Transcribe, word for word, the line containing "From among the choices" and each line following it through the end of the listing below. Omit all other lines.

## start

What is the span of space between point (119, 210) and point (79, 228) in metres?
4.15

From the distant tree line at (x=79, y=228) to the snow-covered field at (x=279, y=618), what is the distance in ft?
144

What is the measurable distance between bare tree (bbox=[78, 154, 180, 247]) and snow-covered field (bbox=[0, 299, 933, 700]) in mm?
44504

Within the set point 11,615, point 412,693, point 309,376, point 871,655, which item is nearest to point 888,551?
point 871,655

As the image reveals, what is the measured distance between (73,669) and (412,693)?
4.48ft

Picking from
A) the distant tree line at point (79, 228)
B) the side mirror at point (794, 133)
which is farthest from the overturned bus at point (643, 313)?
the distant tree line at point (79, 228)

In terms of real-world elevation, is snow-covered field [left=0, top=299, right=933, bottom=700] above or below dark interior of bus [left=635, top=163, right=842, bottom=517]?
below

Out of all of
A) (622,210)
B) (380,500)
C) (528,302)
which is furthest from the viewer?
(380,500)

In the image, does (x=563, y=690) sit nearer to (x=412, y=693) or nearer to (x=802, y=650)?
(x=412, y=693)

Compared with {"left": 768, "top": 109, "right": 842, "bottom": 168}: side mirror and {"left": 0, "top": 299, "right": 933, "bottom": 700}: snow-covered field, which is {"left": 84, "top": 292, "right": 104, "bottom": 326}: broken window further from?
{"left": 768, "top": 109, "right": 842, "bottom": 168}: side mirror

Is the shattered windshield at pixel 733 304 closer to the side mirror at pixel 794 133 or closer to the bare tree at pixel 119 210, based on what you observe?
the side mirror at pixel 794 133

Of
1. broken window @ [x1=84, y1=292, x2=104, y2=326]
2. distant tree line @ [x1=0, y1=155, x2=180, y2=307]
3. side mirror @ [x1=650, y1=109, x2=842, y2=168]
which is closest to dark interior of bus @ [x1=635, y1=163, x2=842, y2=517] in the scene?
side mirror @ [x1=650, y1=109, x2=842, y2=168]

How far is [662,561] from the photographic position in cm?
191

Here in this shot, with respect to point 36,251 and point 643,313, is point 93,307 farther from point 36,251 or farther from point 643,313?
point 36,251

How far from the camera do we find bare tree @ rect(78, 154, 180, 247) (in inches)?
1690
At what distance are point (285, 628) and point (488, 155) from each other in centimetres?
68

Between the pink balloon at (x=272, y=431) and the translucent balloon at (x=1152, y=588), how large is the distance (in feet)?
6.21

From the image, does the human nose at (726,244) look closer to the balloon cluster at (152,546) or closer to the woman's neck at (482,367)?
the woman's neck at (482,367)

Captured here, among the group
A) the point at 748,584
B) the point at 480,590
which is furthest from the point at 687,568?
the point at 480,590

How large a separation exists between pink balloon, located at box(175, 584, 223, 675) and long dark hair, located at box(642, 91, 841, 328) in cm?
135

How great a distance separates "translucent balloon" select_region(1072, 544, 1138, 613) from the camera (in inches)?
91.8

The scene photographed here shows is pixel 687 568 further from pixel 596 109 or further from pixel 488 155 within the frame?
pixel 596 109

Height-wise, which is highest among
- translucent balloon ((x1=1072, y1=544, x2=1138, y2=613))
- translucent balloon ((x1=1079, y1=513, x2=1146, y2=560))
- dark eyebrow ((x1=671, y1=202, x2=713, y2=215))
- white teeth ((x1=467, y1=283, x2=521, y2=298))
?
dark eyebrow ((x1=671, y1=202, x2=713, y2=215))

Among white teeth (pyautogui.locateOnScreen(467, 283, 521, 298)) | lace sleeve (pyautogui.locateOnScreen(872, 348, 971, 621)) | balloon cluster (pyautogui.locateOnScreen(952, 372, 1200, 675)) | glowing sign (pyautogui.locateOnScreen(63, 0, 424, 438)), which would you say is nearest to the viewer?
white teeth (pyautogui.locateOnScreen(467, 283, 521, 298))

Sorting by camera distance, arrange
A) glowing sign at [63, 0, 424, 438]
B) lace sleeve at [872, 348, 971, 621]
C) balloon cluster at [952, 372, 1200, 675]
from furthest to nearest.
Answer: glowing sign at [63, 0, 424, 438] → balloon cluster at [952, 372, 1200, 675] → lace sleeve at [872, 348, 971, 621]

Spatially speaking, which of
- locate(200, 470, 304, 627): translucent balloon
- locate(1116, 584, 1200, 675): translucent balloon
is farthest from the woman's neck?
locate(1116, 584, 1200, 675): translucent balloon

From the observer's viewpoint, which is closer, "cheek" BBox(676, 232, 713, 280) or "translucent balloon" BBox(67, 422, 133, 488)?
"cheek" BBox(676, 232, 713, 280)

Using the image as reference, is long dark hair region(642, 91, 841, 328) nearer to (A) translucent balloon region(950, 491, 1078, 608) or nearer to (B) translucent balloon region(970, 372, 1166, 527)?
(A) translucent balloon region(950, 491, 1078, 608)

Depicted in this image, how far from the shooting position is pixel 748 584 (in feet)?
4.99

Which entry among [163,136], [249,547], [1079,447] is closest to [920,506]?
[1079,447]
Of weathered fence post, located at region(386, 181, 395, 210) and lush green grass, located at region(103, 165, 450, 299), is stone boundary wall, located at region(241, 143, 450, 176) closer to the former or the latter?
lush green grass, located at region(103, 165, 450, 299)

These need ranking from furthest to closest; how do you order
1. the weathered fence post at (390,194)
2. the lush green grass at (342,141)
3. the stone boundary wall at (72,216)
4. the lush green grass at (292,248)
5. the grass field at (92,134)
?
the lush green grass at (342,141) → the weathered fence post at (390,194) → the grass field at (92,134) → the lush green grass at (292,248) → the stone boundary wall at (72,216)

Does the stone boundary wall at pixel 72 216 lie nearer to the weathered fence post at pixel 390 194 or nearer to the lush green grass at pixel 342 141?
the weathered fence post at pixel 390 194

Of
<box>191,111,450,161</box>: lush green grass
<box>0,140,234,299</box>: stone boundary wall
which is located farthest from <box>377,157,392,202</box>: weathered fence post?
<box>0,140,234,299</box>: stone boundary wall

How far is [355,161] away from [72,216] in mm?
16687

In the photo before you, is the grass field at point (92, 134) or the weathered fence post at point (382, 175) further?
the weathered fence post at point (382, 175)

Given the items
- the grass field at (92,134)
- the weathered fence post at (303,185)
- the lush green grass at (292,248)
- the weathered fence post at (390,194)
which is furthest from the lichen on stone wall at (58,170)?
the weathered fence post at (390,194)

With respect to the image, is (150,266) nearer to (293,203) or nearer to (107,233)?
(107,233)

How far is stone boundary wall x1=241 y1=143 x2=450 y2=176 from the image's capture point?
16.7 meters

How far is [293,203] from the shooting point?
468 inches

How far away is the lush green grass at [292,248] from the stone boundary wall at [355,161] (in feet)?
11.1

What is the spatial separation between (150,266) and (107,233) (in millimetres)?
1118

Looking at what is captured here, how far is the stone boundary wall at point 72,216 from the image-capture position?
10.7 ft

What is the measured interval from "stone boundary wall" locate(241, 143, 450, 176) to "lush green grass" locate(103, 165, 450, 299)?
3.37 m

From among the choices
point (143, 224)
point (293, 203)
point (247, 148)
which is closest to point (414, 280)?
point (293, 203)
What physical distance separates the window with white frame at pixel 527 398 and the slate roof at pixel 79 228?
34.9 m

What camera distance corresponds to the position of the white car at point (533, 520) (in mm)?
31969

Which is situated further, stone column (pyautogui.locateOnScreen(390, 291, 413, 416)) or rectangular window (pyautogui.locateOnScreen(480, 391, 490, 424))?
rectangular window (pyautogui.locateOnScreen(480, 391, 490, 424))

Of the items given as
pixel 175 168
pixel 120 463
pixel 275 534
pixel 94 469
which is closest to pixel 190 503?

## end

§ Task result
From among the choices
point (143, 224)
point (293, 203)
point (247, 148)
which is closest to point (414, 280)?
point (293, 203)
What physical distance separates the window with white frame at pixel 527 398 and the slate roof at pixel 79 228?
34.9 m

What camera distance corresponds to the position of the white car at point (533, 520) (in mm)?
31969

Which is situated further, stone column (pyautogui.locateOnScreen(390, 291, 413, 416)) or rectangular window (pyautogui.locateOnScreen(480, 391, 490, 424))?
rectangular window (pyautogui.locateOnScreen(480, 391, 490, 424))

Of the items given as
pixel 175 168
pixel 120 463
pixel 275 534
pixel 94 469
which is closest to pixel 190 503?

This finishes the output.